I understand that year 12 is the most important of all the school years; that it is the main determinant of whether you get into your desired tertiary course and that this final year should be taken with utter seriousness. I should know this as I'm completing my last year.

But through my experience of having completed term one and being halfway through term two, I have not only been forced to jump on the academic treadmill and join the frantic race like many others across Australia, but I have tripped and fractured my ego a few times and, as a result, I have continued on at a slower pace.

That's normal. That's what VCE is all about. Nobody finishes a race without a twisted ankle, or fighting back a deathly episode of wheezing. Just ask an Olympic athlete.

There is an antidote for stress. Optimism. Hope. Belief and will power.

So, when a teacher approached me yesterday and asked me, "Sahar, how do you get a student motivated?", the answer is simple.
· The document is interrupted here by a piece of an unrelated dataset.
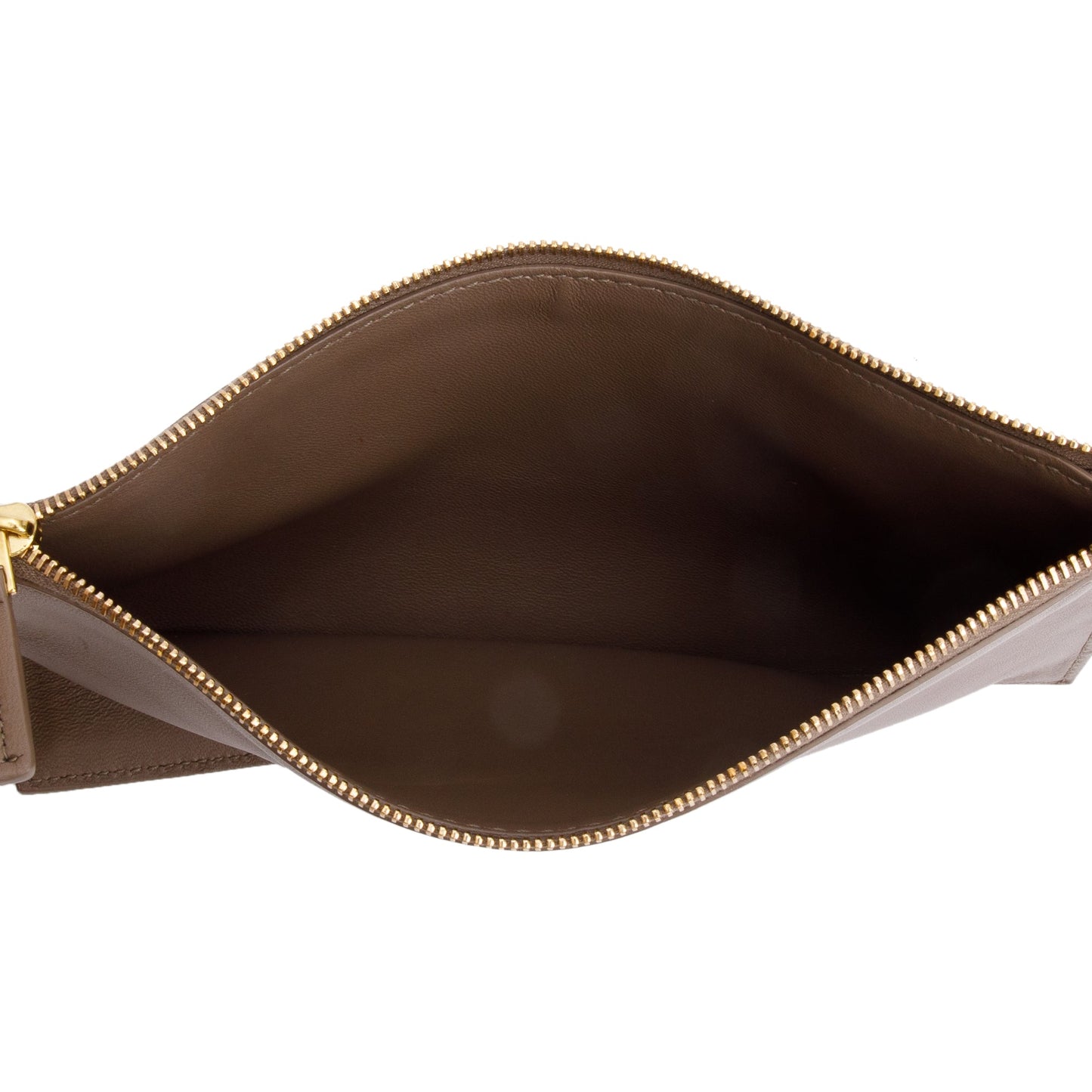 Bottega Veneta Brown Intrecciato Lambskin Leather Classic Sardine Bag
When a child begins high school, the years leading up to year 11 are a relative "bludge". There is no hefty workload and they have time for things like Twilight.
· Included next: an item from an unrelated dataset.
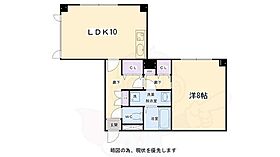 京都府京都市中京区三条通烏丸東入梅忠町（賃貸マンション1LDK・11階・53.91㎡） その2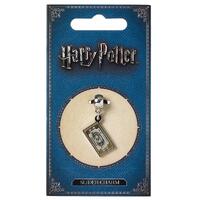 Harry Potter Silver Plated Charm Ticket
However, VCE brings on a bombardment of books: A Student Guide, Chemistry checkpoints, English Insight, and, yes, John Donne poetry.

Indeed, VCE is not only the end to their adolescence but it is also the end to their innocence. The cherry and cream to their life is instantly swiped. When the going gets tough, the tough get going.

When VCE students are overwhelmed with assignments, Outcomes and SACs, it goes without saying that stress and anxiety levels will reach their tipping point.

Swinburne University research shows that one in five Victorian year 12 students have considered suicide or self-harm because of the pressure. These figures are horrendous. As a year 12 student, I feel particularly mortified.

Often the strategy employed by students when stress levels reach their maximum is the phenomenon called the "fright-flight response". Put more teenage friendly, if it gets too hard, drop everything and run! I must admit that I have fallen victim to this phenomenon and it's not because I don't care about my education, but because I care too much.

By year 12, almost all students understand the importance of their ENTER for their further tertiary education. They have to learn to "master the VCE" (to draw on a caption that many training courses use).

Most of us dream of owning luxurious mansions. We all want to ostentatiously flaunt our flashy Mercedes or our Porsche to the neighbours. And call me a fool, but the confronting poster "You are not your ENTER" actually provides a little relief and reduces my stress levels fractionally.

So teachers, if a student does understand the importance of their future and is temporarily unfocused due to a lapse of mental strength: Leave them alone. We don't need your extra "encouragement" to add to our plummeting levels of sanity.

We are not "VCE slaves" — nor should we be.

Lapse of motivation? Pfft. Relax. We're only human.

Sahar Al Baiiaty is a year 12 student at Preston Girls Secondary College.